━━━━━ TASK MATERIAL ━━━━━

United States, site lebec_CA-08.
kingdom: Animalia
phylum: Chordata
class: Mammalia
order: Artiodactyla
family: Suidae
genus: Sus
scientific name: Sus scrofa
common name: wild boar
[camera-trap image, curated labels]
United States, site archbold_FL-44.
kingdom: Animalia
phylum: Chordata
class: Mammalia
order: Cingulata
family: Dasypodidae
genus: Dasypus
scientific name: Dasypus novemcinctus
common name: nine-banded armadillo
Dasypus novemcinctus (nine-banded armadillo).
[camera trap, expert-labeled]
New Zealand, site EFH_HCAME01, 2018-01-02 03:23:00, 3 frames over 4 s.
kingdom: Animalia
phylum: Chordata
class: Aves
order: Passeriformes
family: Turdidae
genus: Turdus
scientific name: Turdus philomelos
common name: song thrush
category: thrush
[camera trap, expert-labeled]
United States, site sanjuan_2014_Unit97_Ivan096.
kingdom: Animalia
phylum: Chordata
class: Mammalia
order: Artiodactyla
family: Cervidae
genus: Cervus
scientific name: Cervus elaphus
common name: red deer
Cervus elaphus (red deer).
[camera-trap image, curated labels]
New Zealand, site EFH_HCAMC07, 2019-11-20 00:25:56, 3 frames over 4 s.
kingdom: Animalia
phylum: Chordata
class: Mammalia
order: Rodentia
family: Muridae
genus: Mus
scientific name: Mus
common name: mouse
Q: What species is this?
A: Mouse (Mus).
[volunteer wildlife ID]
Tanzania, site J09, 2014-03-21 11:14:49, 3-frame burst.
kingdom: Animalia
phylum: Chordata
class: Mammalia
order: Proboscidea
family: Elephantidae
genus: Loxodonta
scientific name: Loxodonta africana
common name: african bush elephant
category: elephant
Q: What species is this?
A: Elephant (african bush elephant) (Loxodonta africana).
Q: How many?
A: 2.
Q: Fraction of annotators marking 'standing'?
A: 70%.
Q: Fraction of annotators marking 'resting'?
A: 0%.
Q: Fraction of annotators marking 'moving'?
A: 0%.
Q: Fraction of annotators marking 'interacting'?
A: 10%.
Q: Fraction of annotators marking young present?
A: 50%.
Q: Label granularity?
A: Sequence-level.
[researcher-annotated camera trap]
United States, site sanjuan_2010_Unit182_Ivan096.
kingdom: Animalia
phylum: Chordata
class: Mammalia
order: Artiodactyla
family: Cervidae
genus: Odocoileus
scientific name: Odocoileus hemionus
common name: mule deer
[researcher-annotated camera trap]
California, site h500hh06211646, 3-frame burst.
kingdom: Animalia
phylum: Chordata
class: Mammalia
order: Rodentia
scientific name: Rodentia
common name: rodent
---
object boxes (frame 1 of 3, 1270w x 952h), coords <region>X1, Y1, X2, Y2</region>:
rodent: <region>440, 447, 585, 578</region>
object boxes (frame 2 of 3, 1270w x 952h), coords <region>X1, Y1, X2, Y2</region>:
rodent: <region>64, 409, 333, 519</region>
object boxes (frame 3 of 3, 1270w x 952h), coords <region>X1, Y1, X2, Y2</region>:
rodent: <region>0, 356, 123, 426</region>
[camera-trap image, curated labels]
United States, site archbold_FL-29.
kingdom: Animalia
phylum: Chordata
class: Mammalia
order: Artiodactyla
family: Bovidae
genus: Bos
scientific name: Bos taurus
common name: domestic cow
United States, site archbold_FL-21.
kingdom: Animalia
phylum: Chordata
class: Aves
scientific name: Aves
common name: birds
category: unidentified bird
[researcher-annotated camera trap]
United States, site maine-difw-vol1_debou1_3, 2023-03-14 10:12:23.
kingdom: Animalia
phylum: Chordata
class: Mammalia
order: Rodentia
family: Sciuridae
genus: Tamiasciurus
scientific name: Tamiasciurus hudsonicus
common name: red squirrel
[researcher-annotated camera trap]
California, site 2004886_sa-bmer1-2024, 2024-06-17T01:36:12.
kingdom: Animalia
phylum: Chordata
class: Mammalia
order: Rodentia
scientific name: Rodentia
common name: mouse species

━━━━━

### AIM OF THE EXERCISE
All of the data, start to finish: please output it exactly.

### SOLVED PROBLEM
United States, site lebec_CA-08.
kingdom: Animalia
phylum: Chordata
class: Mammalia
order: Artiodactyla
family: Suidae
genus: Sus
scientific name: Sus scrofa
common name: wild boar
[camera-trap image, curated labels]
United States, site archbold_FL-44.
kingdom: Animalia
phylum: Chordata
class: Mammalia
order: Cingulata
family: Dasypodidae
genus: Dasypus
scientific name: Dasypus novemcinctus
common name: nine-banded armadillo
Dasypus novemcinctus (nine-banded armadillo).
[camera trap, expert-labeled]
New Zealand, site EFH_HCAME01, 2018-01-02 03:23:00, 3 frames over 4 s.
kingdom: Animalia
phylum: Chordata
class: Aves
order: Passeriformes
family: Turdidae
genus: Turdus
scientific name: Turdus philomelos
common name: song thrush
category: thrush
[camera trap, expert-labeled]
United States, site sanjuan_2014_Unit97_Ivan096.
kingdom: Animalia
phylum: Chordata
class: Mammalia
order: Artiodactyla
family: Cervidae
genus: Cervus
scientific name: Cervus elaphus
common name: red deer
Cervus elaphus (red deer).
[camera-trap image, curated labels]
New Zealand, site EFH_HCAMC07, 2019-11-20 00:25:56, 3 frames over 4 s.
kingdom: Animalia
phylum: Chordata
class: Mammalia
order: Rodentia
family: Muridae
genus: Mus
scientific name: Mus
common name: mouse
Q: What species is this?
A: Mouse (Mus).
[volunteer wildlife ID]
Tanzania, site J09, 2014-03-21 11:14:49, 3-frame burst.
kingdom: Animalia
phylum: Chordata
class: Mammalia
order: Proboscidea
family: Elephantidae
genus: Loxodonta
scientific name: Loxodonta africana
common name: african bush elephant
category: elephant
Q: What species is this?
A: Elephant (african bush elephant) (Loxodonta africana).
Q: How many?
A: 2.
Q: Fraction of annotators marking 'standing'?
A: 70%.
Q: Fraction of annotators marking 'resting'?
A: 0%.
Q: Fraction of annotators marking 'moving'?
A: 0%.
Q: Fraction of annotators marking 'interacting'?
A: 10%.
Q: Fraction of annotators marking young present?
A: 50%.
Q: Label granularity?
A: Sequence-level.
[researcher-annotated camera trap]
United States, site sanjuan_2010_Unit182_Ivan096.
kingdom: Animalia
phylum: Chordata
class: Mammalia
order: Artiodactyla
family: Cervidae
genus: Odocoileus
scientific name: Odocoileus hemionus
common name: mule deer
[researcher-annotated camera trap]
California, site h500hh06211646, 3-frame burst.
kingdom: Animalia
phylum: Chordata
class: Mammalia
order: Rodentia
scientific name: Rodentia
common name: rodent
---
object boxes (frame 1 of 3, 1270w x 952h), coords <region>X1, Y1, X2, Y2</region>:
rodent: <region>440, 447, 585, 578</region>
object boxes (frame 2 of 3, 1270w x 952h), coords <region>X1, Y1, X2, Y2</region>:
rodent: <region>64, 409, 333, 519</region>
object boxes (frame 3 of 3, 1270w x 952h), coords <region>X1, Y1, X2, Y2</region>:
rodent: <region>0, 356, 123, 426</region>
[camera-trap image, curated labels]
United States, site archbold_FL-29.
kingdom: Animalia
phylum: Chordata
class: Mammalia
order: Artiodactyla
family: Bovidae
genus: Bos
scientific name: Bos taurus
common name: domestic cow
United States, site archbold_FL-21.
kingdom: Animalia
phylum: Chordata
class: Aves
scientific name: Aves
common name: birds
category: unidentified bird
[researcher-annotated camera trap]
United States, site maine-difw-vol1_debou1_3, 2023-03-14 10:12:23.
kingdom: Animalia
phylum: Chordata
class: Mammalia
order: Rodentia
family: Sciuridae
genus: Tamiasciurus
scientific name: Tamiasciurus hudsonicus
common name: red squirrel
[researcher-annotated camera trap]
California, site 2004886_sa-bmer1-2024, 2024-06-17T01:36:12.
kingdom: Animalia
phylum: Chordata
class: Mammalia
order: Rodentia
scientific name: Rodentia
common name: mouse species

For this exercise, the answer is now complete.